This function will generate synthetic data (data points and labels). Let's run it:

In [None]:
N = 40 
Ntest = 10 
a, b = [0,1] 
gVar_train = 0.5 
gVar_test = 1 
x1, t1 = NoisySinusoidalData(N, a, b, gVar_train)
x2, t2 = NoisySinusoidalData(N, a, b, 0)
x3, t3 = NoisySinusoidalData(Ntest, a, b, gVar_test)

In [None]:
plt.figure(figsize=(10,8))
plt.plot(x1, t1, 'bo', label = 'Training Data')
plt.plot(x2, t2, 'g', label = 'True Sinusoidal')
plt.plot(x3, t3, 'ro', label = 'Test Data')
plt.legend()
plt.xlabel('Data Samples, x', fontsize=15)
plt.ylabel('Desired Values, t', fontsize=15);

* We want to fit the (blue) training data samples. And we want to do it such that we are *still able* to fit the (red) test data points (without labels).

Now let's fit the data using a **polynomial regression** model.

In [None]:
M = 3

w, y, error = PolynomialRegression(x1,t1,M) 

plt.figure(figsize=(10,8))
plt.plot(x1,t1,'bo', label='Training Data')
plt.plot(x1,y,'k', label = 'Estimated Polynomial')
plt.plot(x2,t2,'g', label = 'True Function')
plt.legend()
plt.xlabel('Data Samples, x', fontsize=15)
plt.ylabel('Desired Values, t', fontsize=15);

* How do the weights look like?

**We trained the model!**

Now we want to used this trained model (with the parameters the machine learned, call then $\mathbf{w}^*$) and applied it to a test set without labels.

In the test data:
* Apply the same feature extraction as in training: $\mathbf{X}_{test}$, where $\mathbf{X}_{test}$ is a $K\times (M+1)$ feature matrix, and $K$ the number of test points
* Predict the output using $\mathbf{w}^*$: $$\mathbf{y}_{test} = \mathbf{X}_{test}\mathbf{w}^*$$

In [None]:
y_test = PolynomialRegression_test(x3, M, w)

##########

## Brief 1
Answer these questions from the polynomial regression notebook excerpt:
(a) What value is assigned to gVar_train?
(b) What value is M set to before the model is fit?
(c) What are the dimensions of the test feature matrix?
## Brief 2
Reproduce the polynomial regression notebook excerpt word for word, everything from "plt.plot(x2,t2,'g', label = 'True" down to "set without labels.".

## Recorded information
##########

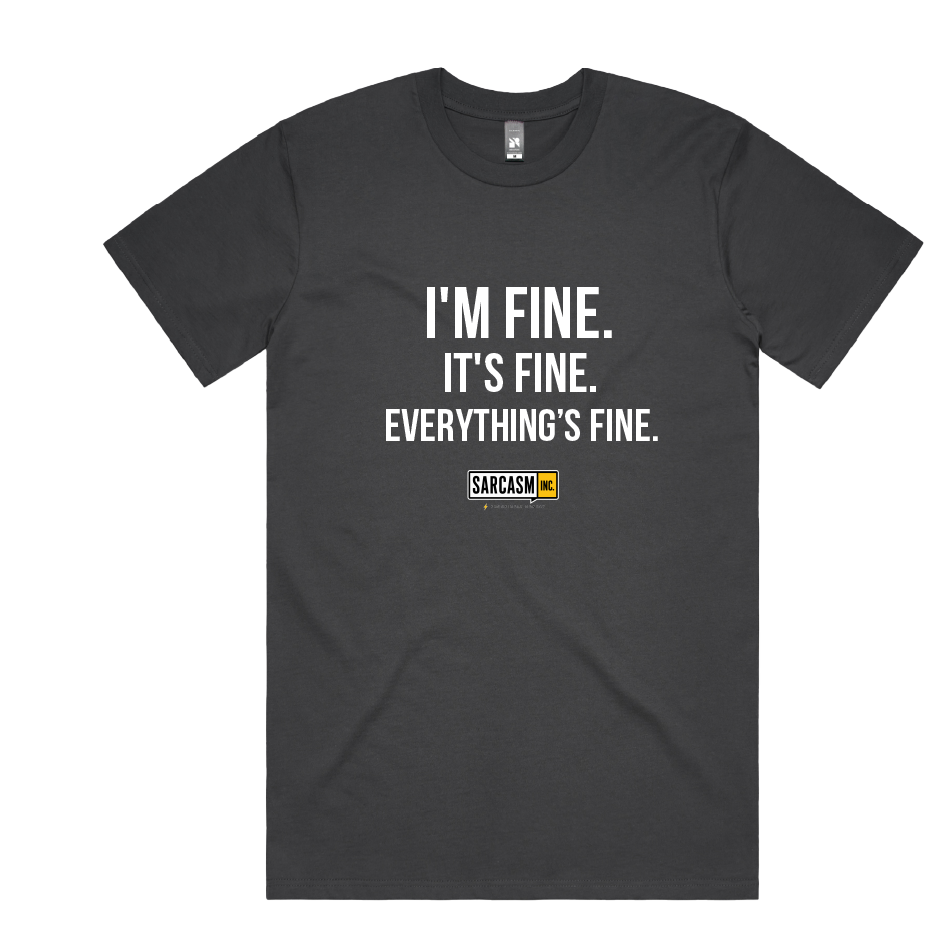 I'M FINE. IT'S FINE. EVERYTHING'S FINE.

##########

## Task solution 1
(a) 0.5
(b) 3
(c) K×(M+1), where K is the number of test points

## Task solution 2
plt.plot(x2,t2,'g', label = 'True Function')
plt.legend()
plt.xlabel('Data Samples, x', fontsize=15)
plt.ylabel('Desired Values, t', fontsize=15);

* How do the weights look like?

**We trained the model!**

Now we want to used this trained model (with the parameters the machine learned, call then $\mathbf{w}^*$) and applied it to a test set without labels.